In her keynote speech at ODSC East 2024, Carolyn Rosé, Professor of Language Technologies and Human-Computer Interaction at Carnegie Mellon University, discussed with attendees new techniques that allow for the leveraging of LLMs in their approaches to text mining and conversational data mining. You can watch the entire keynote here on Ai+ Training.

The Pursuit of Minimal Knowledge Engineering

For decades, NLP has pursued the goal of minimizing human knowledge engineering. The idea is to design models that can automatically learn from data, reducing the need for extensive human input. However, each new generation of machine learning research rekindles the old debate: should more effort be invested in knowledge engineering, or should the focus be on leveraging what can be directly gleaned from data?
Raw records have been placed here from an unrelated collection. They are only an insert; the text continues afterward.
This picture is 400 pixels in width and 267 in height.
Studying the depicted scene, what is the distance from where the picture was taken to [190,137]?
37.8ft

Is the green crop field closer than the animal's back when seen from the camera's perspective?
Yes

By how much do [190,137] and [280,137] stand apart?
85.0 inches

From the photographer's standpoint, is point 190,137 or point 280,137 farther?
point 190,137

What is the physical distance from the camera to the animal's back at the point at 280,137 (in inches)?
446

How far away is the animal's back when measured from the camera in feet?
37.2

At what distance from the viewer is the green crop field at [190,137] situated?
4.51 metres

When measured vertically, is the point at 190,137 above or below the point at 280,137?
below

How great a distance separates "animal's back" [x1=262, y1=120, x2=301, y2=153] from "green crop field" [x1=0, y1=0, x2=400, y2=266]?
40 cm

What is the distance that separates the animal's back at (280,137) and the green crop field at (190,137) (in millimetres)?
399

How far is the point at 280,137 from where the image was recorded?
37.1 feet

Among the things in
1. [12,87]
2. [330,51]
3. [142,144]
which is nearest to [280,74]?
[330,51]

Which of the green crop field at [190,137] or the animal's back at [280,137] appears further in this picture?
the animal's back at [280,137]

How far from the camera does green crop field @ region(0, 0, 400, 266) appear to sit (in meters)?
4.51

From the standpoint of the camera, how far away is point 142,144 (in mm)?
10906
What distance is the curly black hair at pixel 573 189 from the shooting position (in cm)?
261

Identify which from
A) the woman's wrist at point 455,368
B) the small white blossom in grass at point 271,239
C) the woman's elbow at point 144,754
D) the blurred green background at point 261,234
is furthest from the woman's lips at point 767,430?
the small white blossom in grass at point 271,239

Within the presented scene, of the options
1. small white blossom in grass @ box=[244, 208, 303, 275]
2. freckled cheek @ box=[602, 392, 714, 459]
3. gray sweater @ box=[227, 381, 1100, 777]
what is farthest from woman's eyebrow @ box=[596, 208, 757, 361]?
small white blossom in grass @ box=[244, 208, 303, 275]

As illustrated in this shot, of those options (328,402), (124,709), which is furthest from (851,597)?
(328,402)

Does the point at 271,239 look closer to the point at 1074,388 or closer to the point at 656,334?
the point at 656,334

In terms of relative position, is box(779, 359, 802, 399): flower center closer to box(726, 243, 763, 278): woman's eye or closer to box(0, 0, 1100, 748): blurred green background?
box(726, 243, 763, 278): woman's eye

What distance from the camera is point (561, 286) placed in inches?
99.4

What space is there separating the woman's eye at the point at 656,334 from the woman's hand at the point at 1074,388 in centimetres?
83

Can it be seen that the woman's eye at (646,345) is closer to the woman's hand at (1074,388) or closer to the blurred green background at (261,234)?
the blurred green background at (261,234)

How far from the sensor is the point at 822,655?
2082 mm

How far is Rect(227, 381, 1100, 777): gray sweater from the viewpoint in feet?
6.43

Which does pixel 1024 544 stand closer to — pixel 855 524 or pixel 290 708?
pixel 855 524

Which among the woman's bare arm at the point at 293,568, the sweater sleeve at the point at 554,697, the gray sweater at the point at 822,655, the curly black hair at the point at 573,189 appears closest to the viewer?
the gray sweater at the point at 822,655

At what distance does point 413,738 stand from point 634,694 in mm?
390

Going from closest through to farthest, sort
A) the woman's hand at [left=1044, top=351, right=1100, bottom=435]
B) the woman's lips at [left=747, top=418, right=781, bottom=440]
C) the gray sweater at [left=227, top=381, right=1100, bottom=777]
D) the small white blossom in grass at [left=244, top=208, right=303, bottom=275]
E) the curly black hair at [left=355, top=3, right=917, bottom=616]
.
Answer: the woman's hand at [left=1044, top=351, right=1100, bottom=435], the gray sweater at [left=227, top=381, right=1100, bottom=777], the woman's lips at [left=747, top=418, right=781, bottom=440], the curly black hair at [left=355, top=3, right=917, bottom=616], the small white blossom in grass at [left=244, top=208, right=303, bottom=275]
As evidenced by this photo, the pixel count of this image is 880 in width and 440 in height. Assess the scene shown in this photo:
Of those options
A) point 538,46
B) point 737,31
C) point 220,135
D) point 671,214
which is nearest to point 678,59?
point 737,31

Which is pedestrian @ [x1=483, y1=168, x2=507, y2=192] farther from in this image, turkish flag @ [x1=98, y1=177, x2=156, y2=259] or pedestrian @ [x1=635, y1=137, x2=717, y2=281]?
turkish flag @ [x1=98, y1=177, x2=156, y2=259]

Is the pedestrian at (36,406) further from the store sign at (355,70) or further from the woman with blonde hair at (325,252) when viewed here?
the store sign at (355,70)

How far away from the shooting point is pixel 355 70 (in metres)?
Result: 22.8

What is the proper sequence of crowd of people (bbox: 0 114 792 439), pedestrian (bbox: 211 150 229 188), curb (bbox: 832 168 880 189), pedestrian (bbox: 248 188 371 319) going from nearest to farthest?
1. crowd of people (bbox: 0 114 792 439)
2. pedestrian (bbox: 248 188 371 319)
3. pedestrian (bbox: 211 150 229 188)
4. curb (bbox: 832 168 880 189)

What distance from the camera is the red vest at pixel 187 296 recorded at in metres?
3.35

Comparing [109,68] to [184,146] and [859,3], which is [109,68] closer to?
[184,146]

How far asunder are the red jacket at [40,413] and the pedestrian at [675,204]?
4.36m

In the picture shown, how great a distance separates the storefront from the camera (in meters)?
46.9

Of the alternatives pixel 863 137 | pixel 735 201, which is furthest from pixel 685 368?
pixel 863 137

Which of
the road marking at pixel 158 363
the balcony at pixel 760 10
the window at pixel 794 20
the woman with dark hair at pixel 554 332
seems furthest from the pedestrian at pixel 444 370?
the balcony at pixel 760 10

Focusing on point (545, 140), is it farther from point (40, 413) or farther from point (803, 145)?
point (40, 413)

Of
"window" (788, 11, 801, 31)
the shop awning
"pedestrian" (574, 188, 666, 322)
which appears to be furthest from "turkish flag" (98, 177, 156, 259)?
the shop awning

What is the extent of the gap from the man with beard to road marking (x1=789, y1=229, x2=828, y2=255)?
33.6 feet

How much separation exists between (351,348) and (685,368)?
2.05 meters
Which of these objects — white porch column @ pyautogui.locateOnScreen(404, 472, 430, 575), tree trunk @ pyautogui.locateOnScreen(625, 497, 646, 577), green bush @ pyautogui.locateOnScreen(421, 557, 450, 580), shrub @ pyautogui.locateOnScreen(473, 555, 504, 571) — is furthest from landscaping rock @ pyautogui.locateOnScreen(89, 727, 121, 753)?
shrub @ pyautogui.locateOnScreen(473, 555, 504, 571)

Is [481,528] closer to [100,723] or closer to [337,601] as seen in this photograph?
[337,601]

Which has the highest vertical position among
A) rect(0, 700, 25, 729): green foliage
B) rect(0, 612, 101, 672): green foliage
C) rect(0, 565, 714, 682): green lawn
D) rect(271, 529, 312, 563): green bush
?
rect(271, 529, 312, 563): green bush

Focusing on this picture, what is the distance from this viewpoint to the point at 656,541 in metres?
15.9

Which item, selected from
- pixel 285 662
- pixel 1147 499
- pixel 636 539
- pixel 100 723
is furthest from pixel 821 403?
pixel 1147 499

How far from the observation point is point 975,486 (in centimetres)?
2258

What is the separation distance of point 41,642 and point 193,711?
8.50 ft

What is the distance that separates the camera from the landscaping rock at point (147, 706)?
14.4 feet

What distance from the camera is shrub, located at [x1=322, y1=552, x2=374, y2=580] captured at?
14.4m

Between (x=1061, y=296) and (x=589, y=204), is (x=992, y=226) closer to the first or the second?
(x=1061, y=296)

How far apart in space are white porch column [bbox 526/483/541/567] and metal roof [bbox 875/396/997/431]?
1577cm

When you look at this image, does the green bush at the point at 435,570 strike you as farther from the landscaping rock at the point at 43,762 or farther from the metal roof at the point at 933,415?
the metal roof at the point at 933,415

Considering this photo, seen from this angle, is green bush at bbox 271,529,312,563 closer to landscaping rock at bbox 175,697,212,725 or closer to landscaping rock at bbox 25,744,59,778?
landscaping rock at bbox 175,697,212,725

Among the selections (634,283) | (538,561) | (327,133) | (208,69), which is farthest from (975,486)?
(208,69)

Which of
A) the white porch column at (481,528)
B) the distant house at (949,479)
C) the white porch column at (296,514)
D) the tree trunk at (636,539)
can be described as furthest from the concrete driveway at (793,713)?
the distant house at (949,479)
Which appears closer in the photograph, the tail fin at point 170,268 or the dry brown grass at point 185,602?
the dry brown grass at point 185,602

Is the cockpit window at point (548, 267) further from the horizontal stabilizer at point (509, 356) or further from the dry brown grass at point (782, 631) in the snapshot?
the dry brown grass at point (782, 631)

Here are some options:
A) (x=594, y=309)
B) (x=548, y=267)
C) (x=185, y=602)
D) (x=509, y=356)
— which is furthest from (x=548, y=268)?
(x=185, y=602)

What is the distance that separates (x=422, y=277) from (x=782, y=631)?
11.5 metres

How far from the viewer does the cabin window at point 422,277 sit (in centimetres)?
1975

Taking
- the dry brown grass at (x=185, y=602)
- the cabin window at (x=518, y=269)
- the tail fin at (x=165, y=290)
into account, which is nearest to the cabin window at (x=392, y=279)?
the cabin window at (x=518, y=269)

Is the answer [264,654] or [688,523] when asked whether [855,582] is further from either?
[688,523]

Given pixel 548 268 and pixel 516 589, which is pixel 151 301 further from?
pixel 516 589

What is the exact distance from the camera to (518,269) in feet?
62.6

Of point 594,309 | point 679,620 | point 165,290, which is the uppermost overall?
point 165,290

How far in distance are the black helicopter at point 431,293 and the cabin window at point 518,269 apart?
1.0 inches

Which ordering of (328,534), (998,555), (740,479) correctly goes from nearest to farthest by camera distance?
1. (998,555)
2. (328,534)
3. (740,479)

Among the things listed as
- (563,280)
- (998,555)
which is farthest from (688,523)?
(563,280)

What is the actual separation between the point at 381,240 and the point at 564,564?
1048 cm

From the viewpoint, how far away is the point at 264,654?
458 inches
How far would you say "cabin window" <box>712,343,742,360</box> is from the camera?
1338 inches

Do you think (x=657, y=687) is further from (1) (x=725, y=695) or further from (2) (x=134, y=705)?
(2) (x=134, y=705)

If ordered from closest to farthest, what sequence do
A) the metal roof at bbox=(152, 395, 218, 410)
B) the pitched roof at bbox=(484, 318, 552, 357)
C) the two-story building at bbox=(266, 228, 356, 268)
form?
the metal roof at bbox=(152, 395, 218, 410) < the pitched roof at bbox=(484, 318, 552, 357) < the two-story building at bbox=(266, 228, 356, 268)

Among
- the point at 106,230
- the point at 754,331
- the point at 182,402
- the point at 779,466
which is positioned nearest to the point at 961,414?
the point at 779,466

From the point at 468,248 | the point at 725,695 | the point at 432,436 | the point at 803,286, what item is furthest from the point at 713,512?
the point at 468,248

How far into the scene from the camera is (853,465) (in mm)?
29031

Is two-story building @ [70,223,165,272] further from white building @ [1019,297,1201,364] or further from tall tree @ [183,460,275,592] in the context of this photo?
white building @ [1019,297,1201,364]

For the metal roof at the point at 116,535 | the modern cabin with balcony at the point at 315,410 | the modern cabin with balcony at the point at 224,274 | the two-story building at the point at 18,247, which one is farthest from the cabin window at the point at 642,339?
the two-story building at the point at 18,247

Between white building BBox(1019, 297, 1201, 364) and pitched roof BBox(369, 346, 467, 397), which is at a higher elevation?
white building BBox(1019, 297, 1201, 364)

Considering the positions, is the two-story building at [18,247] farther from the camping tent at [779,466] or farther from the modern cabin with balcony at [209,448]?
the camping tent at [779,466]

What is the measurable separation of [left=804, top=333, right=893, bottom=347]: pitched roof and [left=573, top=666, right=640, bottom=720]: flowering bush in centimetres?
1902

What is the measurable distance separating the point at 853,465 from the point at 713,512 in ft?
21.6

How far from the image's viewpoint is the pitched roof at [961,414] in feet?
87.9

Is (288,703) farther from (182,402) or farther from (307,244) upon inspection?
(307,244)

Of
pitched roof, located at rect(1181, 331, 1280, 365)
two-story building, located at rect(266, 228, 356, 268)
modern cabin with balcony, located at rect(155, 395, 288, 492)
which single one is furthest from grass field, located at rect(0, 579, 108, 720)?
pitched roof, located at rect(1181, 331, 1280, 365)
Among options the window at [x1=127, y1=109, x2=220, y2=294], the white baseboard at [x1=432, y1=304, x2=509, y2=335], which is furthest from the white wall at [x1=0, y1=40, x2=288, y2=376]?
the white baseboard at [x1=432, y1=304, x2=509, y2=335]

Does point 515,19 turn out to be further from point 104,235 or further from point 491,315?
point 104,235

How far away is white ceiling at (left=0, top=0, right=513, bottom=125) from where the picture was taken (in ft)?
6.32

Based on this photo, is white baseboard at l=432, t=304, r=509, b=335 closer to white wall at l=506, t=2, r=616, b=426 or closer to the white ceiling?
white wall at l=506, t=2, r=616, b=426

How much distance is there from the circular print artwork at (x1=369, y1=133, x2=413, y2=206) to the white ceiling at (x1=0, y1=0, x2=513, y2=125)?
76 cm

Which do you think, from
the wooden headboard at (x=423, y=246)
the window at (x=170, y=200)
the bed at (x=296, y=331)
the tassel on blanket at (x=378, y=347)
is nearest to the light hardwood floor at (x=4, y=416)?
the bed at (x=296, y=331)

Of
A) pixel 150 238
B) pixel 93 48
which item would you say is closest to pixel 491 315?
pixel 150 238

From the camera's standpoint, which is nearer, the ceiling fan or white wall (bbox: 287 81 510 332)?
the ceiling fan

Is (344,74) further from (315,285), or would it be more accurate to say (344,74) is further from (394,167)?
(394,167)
The Role of Formal Representations in NLP

Formal representations involve meticulously crafting models based on well-defined rules and structured knowledge of languages. These representations are pivotal in ensuring that NLP models are not just effective but also interpretable and reliable, particularly in specialized or restricted domains where precision is paramount. Recent advancements in neural-symbolic approaches to NLP highlight the potential of integrating formal representations with neural learning techniques. These approaches have shown promising results, providing enhanced model robustness by incorporating structured linguistic and domain knowledge.

Nevertheless, formal methods are not without challenges according to Carolyn Rosé. Identifying high-utility abstractions and managing strategic exceptions often necessitate external data sources. The process of integrating these formal systems with the more fluid, generalizable insights derived from large datasets poses significant hurdles, requiring a delicate balance between structured knowledge and adaptive learning.

Large Language Models: A Paradigm Shift

Conversely, Large Language Models like GPT and BERT have shifted the paradigm by demonstrating that models trained on vast datasets can achieve remarkable understanding and generation capabilities. These models leverage massive amounts of text to learn a broad range of language patterns and nuances, which can then be applied to a variety of NLP tasks without domain-specific tuning.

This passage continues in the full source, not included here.